Os documentos centrais são o carnê do IPTU do exercício, a matrícula ou escritura do imóvel, o cadastro imobiliário municipal (ficha do imóvel na prefeitura) e o laudo de engenharia acompanhado de ART registrada no CREA-SP. O órgão competente para receber e julgar o pedido é a prefeitura de Campinas — por meio da Secretaria de Finanças ou do setor de cadastro e tributos imobiliários —, e a Anotação de Responsabilidade Técnica é emitida no Conselho Regional de Engenharia e Agronomia de São Paulo. Em casos não resolvidos na via administrativa, a discussão pode seguir para a esfera judicial, conduzida por advogado.

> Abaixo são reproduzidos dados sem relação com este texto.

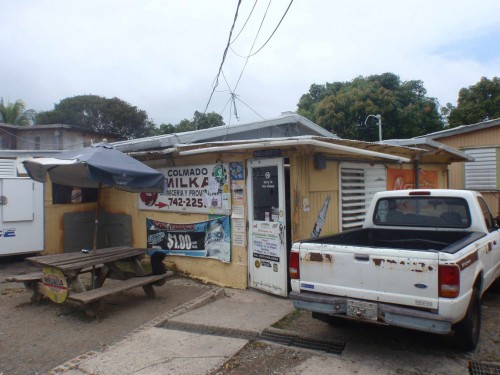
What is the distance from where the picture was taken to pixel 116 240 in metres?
9.73

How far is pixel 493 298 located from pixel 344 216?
2.64m

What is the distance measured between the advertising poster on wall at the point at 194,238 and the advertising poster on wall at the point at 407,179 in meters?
4.11

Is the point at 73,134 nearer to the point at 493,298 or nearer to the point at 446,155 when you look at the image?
the point at 446,155

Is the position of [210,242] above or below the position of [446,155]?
below

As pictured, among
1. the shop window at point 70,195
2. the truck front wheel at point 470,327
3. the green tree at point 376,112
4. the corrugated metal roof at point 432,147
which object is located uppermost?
the green tree at point 376,112

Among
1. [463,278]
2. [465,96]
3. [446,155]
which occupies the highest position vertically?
[465,96]

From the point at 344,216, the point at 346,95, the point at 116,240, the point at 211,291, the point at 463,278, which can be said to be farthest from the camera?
the point at 346,95

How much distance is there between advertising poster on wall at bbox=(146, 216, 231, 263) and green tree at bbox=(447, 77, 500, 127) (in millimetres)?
20607

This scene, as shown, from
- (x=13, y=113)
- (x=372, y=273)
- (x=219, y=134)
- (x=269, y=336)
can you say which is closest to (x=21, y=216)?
(x=219, y=134)

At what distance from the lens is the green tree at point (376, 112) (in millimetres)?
23984

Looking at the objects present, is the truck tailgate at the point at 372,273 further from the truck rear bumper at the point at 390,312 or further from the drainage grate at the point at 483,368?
the drainage grate at the point at 483,368

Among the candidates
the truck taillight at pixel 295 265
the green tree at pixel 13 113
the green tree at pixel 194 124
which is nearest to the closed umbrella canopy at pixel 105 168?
the truck taillight at pixel 295 265

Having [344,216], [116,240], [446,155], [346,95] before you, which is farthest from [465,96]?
[116,240]

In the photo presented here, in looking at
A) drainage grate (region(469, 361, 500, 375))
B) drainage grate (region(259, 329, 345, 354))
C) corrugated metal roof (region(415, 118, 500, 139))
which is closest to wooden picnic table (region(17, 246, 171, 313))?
drainage grate (region(259, 329, 345, 354))
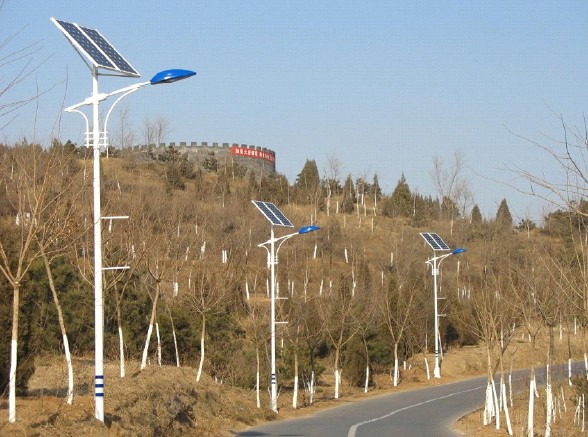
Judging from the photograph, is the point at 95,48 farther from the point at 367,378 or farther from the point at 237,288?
the point at 237,288

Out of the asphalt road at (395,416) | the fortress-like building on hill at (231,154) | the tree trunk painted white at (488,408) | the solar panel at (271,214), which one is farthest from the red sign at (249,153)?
the tree trunk painted white at (488,408)

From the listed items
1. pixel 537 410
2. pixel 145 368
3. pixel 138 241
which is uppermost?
pixel 138 241

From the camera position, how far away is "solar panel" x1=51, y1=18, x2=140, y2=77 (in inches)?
606

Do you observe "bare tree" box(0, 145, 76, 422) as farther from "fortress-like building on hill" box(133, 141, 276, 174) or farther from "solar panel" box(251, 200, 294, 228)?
"fortress-like building on hill" box(133, 141, 276, 174)

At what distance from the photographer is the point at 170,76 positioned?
556 inches

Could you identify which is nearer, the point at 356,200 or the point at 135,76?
the point at 135,76

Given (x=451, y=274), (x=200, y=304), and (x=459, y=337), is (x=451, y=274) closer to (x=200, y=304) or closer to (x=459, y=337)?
(x=459, y=337)

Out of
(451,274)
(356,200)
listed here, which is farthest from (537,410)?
(356,200)

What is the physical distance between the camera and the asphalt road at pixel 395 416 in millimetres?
21984

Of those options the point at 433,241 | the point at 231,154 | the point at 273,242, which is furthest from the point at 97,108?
the point at 231,154

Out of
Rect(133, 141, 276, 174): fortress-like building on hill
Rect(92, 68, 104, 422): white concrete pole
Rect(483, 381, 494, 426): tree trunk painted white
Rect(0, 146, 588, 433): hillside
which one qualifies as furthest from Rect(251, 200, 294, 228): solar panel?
Rect(133, 141, 276, 174): fortress-like building on hill

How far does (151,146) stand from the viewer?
7619 centimetres

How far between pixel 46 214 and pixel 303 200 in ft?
196

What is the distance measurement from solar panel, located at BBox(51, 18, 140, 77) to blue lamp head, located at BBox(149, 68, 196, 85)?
163 cm
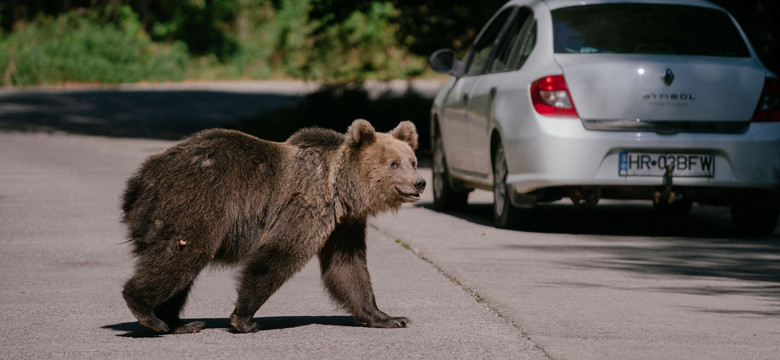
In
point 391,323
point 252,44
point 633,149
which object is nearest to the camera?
point 391,323

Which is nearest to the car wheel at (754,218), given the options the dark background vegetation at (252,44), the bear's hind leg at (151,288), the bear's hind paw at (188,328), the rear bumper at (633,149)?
the rear bumper at (633,149)

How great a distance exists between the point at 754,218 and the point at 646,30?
6.05 feet

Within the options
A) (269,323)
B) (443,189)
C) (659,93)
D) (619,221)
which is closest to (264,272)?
(269,323)

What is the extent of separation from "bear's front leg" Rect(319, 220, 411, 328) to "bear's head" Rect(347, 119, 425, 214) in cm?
22

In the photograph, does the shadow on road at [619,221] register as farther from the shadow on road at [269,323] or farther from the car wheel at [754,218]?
the shadow on road at [269,323]

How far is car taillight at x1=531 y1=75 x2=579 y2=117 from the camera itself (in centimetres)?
973

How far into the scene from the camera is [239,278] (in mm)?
6008

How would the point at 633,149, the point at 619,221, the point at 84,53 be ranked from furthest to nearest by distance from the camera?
the point at 84,53 → the point at 619,221 → the point at 633,149

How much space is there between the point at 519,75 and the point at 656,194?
149 cm

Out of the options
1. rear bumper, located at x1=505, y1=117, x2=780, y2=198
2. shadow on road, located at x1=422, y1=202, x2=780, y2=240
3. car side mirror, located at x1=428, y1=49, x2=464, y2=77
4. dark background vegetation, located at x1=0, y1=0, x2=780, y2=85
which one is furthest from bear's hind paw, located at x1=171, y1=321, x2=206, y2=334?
dark background vegetation, located at x1=0, y1=0, x2=780, y2=85

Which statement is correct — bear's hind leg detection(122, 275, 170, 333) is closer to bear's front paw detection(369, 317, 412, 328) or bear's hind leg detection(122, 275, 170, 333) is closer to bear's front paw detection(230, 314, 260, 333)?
bear's front paw detection(230, 314, 260, 333)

Não existe prazo único para impugnar o IPTU em todo o estado de São Paulo, pois o tributo é municipal e o período de revisão é definido a cada exercício por cada prefeitura — por isso vale checar a data vigente no carnê ou na notificação. O laudo não garante por si só a redução do imposto: ele oferece a fundamentação técnica, mas a decisão de rever o lançamento cabe à administração tributária. A Samoa Engenharia, em Campinas e região metropolitana (DDD 19), atua na parte técnica: análise do enquadramento, vistoria, medição da área real e emissão do laudo com ART; a argumentação jurídica e a protocolização ficam a cargo do contribuinte ou de seu representante.